Last fall, Bill Secunda set out to make an artistic recreation of the original Bantam Jeep prototype, which has become one of the most difficult projects he has taken on, and not just because he is not an engineer.

Secunda, a metal and steel artist from Summit Township, is creating a sculpture of the Bantam prototype for the Butler AM Rotary Club that will replicate a real vehicle and is even steerable. He said the project has presented two major challenges: the first that he doesn’t typically make sculptures with smooth lines, the other that there are not many photos available of the original Bantam prototype.

Secunda, who recently completed the “Cowboy” sculpture situated near the General Richard Butler Bridge, said creating the Bantam statue was more difficult than the cowboy.

“There was a lot of challenges because of building curved body parts out of heavy metal. The biggest challenges were pieces like the hood and fenders,” Secunda said. “I had to create it to look like something that nobody had drawings of and hardly anyone had pictures of.”

Secunda recently sent the sculpture to be painted, and he will then put the finishing touches on the sculpture before it is unveiled at the Bantam Jeep Heritage Festival in June. Secunda said the challenges he experienced while crafting the sculpture were worthwhile, however, because he was able to outfit it with real tires made for Bantams and install real axles in its undercarriage so the statue is steerable.

“They found original tires in Ohio; we were really, really happy to see that the original tires are going to be on it,” Secunda said.

Butler AM Rotary Club president Jeff Geibel said the sculpture is meant to be a photo attraction for Butler, similar to how Mars has a UFO and Punxsutawney has Phil the groundhog.

The Rotary club and Butler Downtown raised money to pay for the creation and placement of the sculpture, and Geibel said the fundraising goal of $100,000 has been exceeded in pledges. The Rotary club also plans to attach a Bantam trailer to the sculpture, which the group is currently in the process of restoring.

Once complete, the Bantam sculpture will be moved onto a cement pad in the parking lot next to the Peoples Natural Gas building, and it will remain “parked” there for photos.

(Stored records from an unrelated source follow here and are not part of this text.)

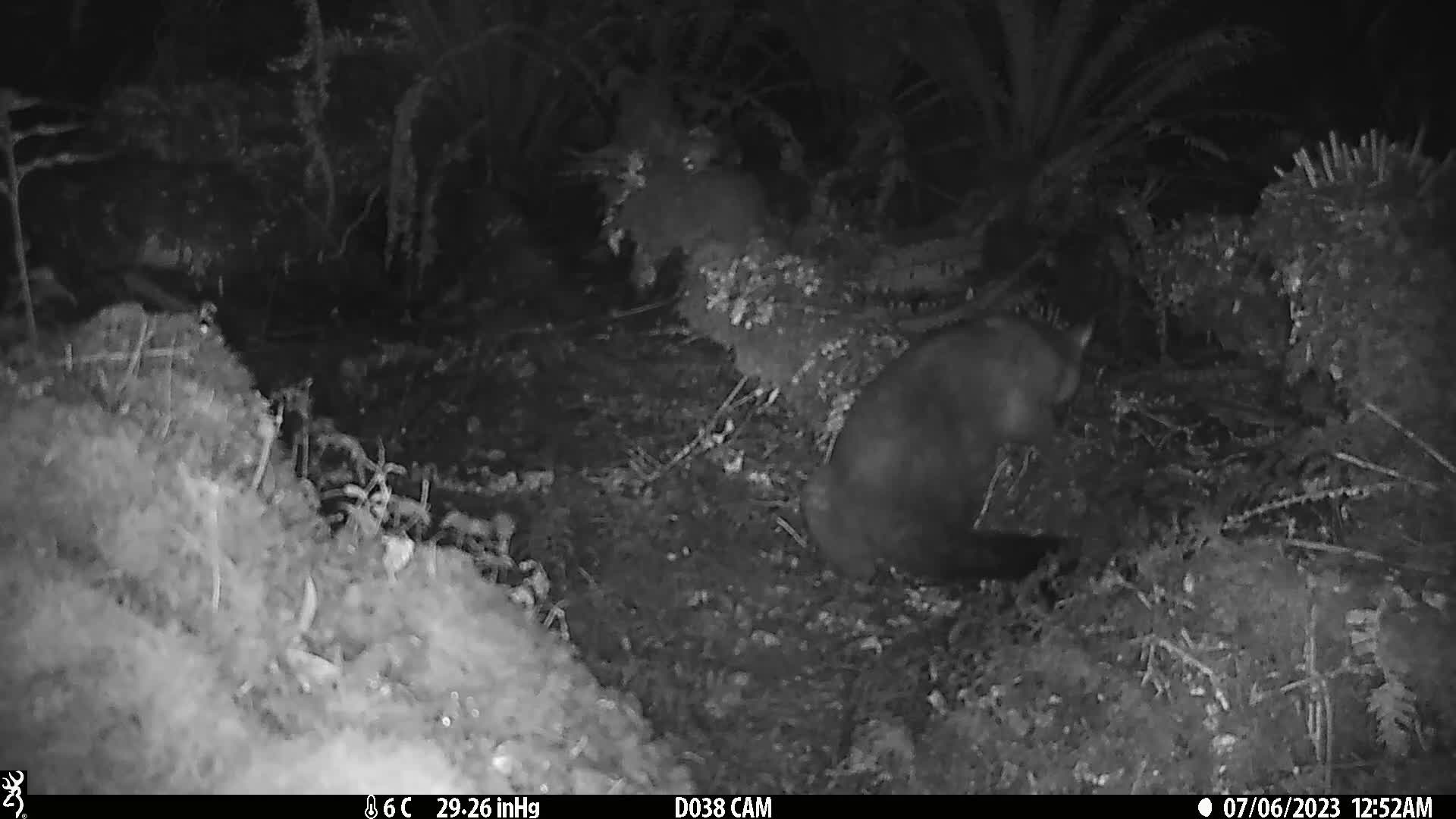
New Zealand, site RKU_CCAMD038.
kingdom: Animalia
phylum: Chordata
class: Mammalia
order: Diprotodontia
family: Phalangeridae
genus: Trichosurus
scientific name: Trichosurus vulpecula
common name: common brushtail possum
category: possum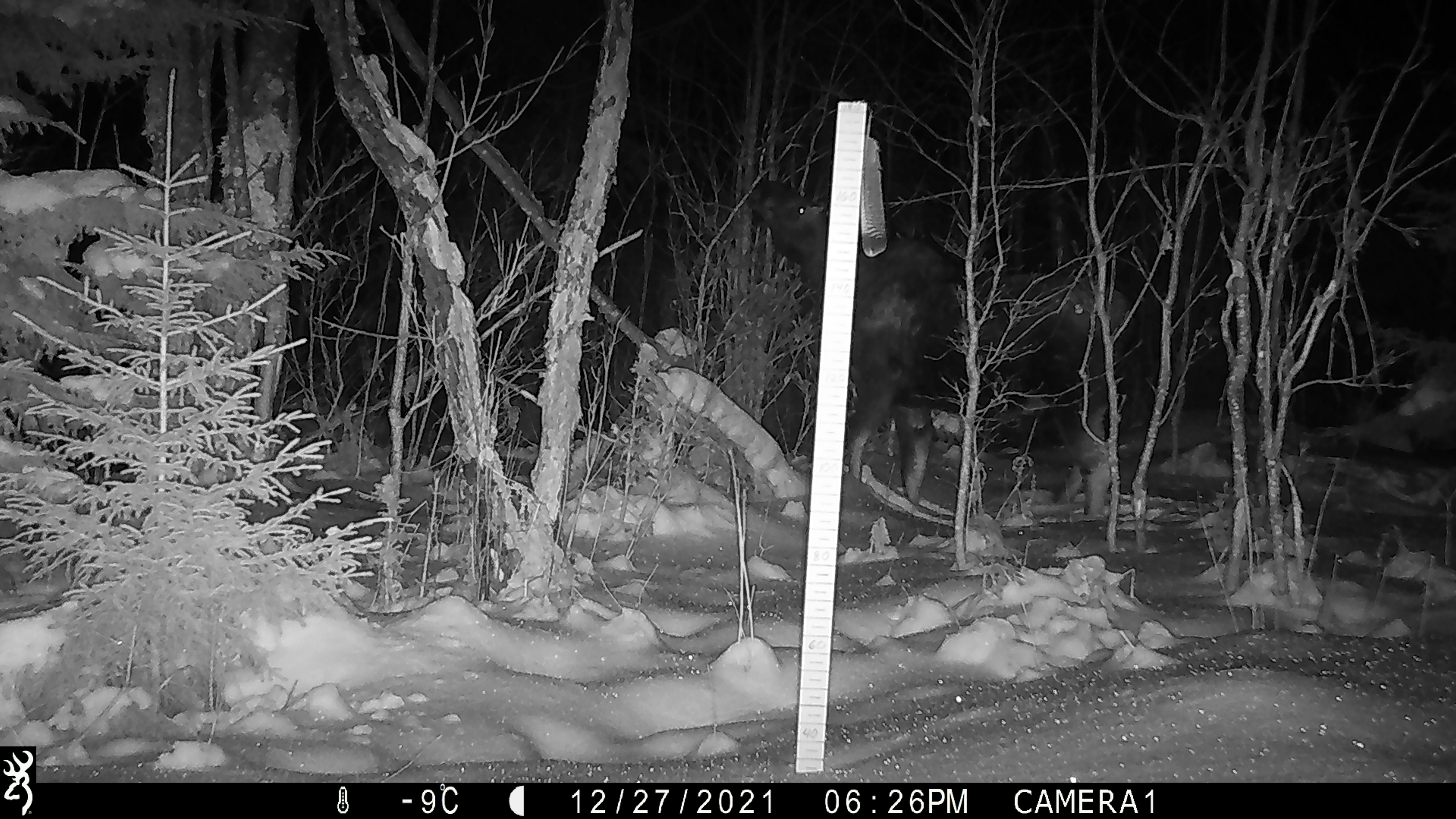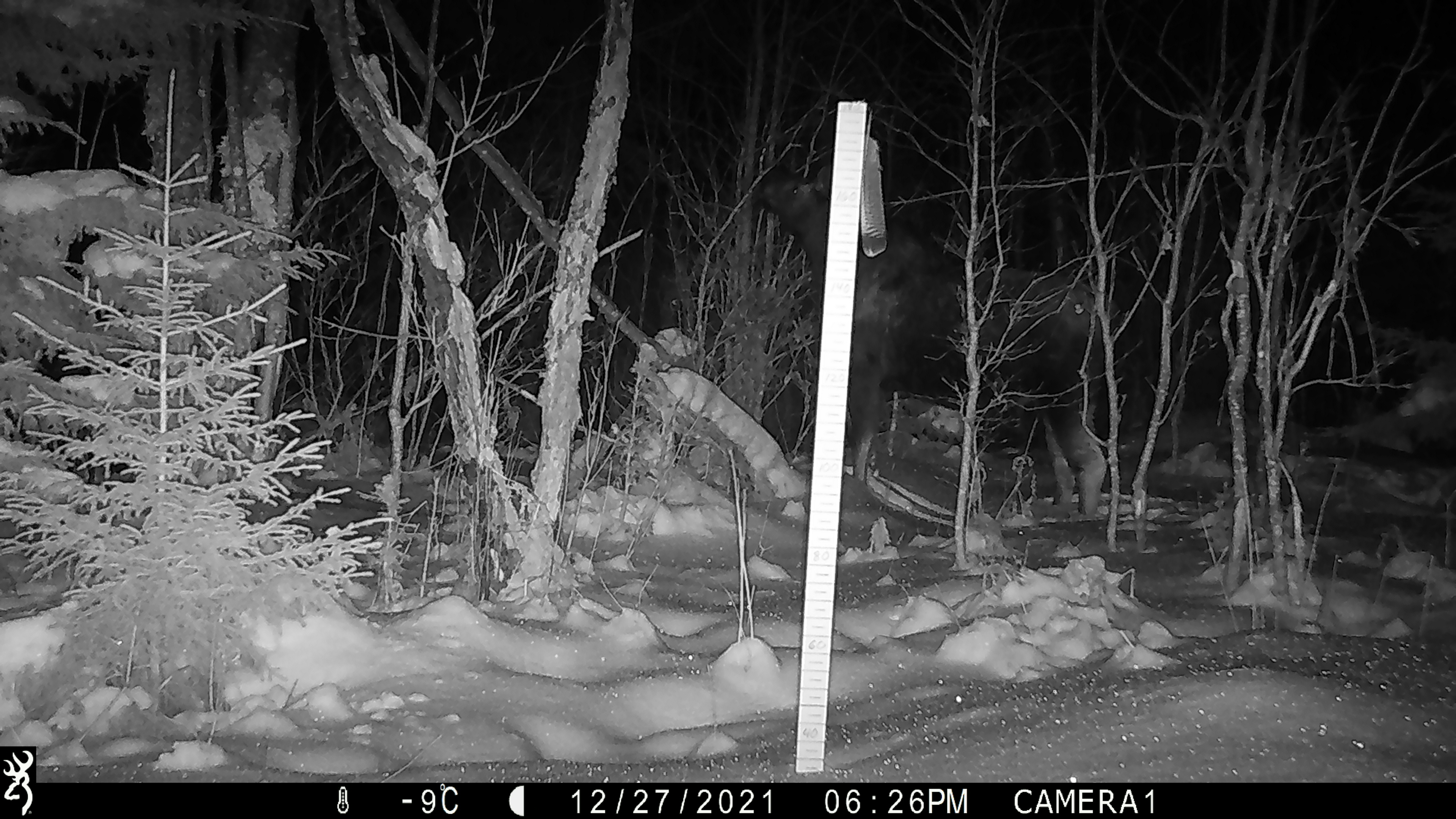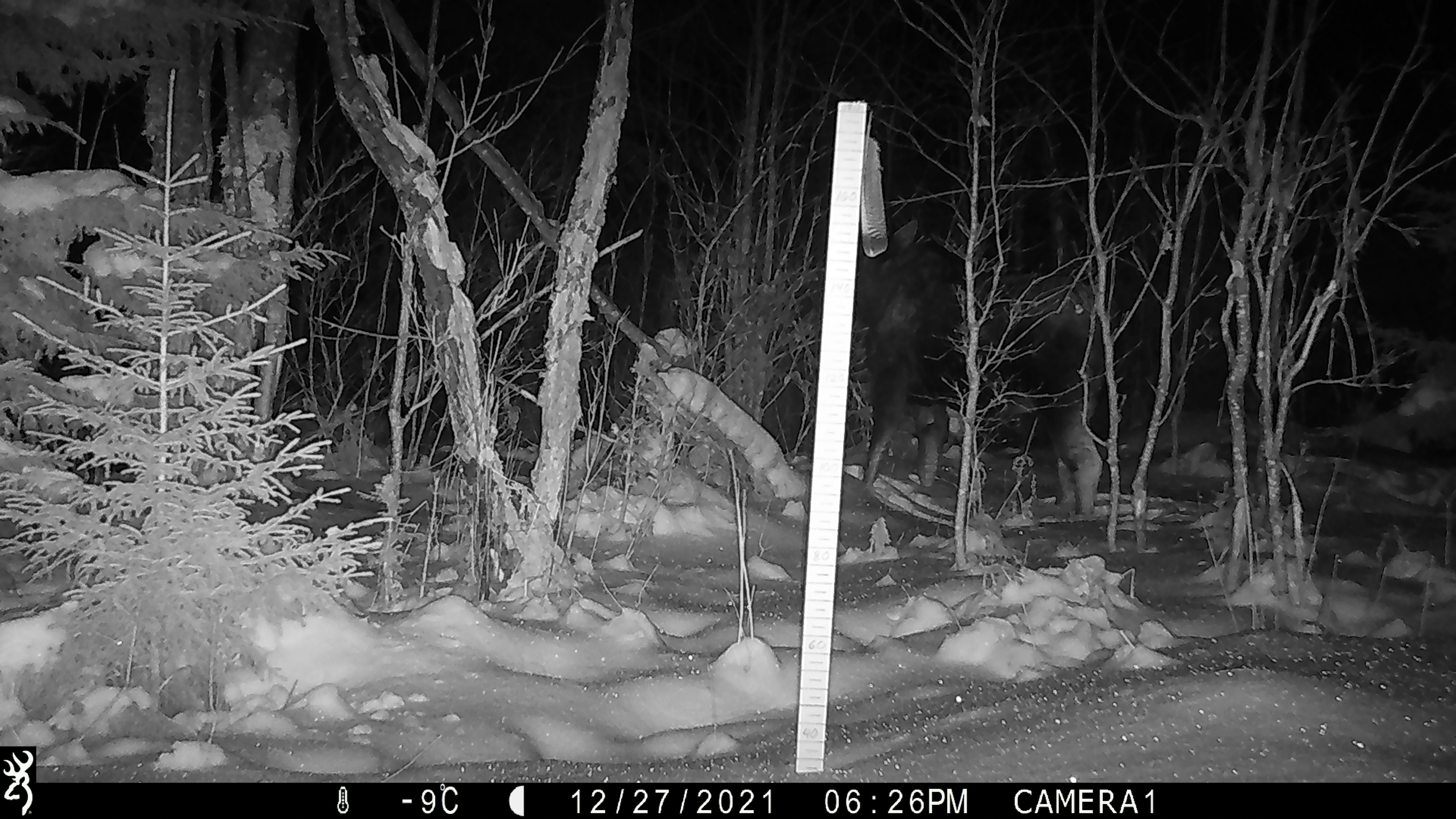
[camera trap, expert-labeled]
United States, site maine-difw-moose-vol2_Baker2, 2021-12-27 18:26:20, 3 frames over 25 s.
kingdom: Animalia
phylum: Chordata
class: Mammalia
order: Artiodactyla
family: Cervidae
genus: Alces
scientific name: Alces alces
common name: moose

“It will be on display year-round, alongside permanent signage that kind of tells the story,” Geibel said. “(Secunda) is building it so it is extremely sturdy, you can literally tap dance on the hood of this.”

Geibel said the sculpture will be unveiled during the Jeep Invasion at around 7:30 p.m. June 7, while Main Street is closed for the festivities. Secunda said he anticipates the sculpture being a draw for photos, especially to people visiting town in their Jeeps.

“We want it to withstand people taking pictures with it and getting in it,” Secunda said. “It's built with quality. I think it probably weighs pretty close to the same (as the Bantam).”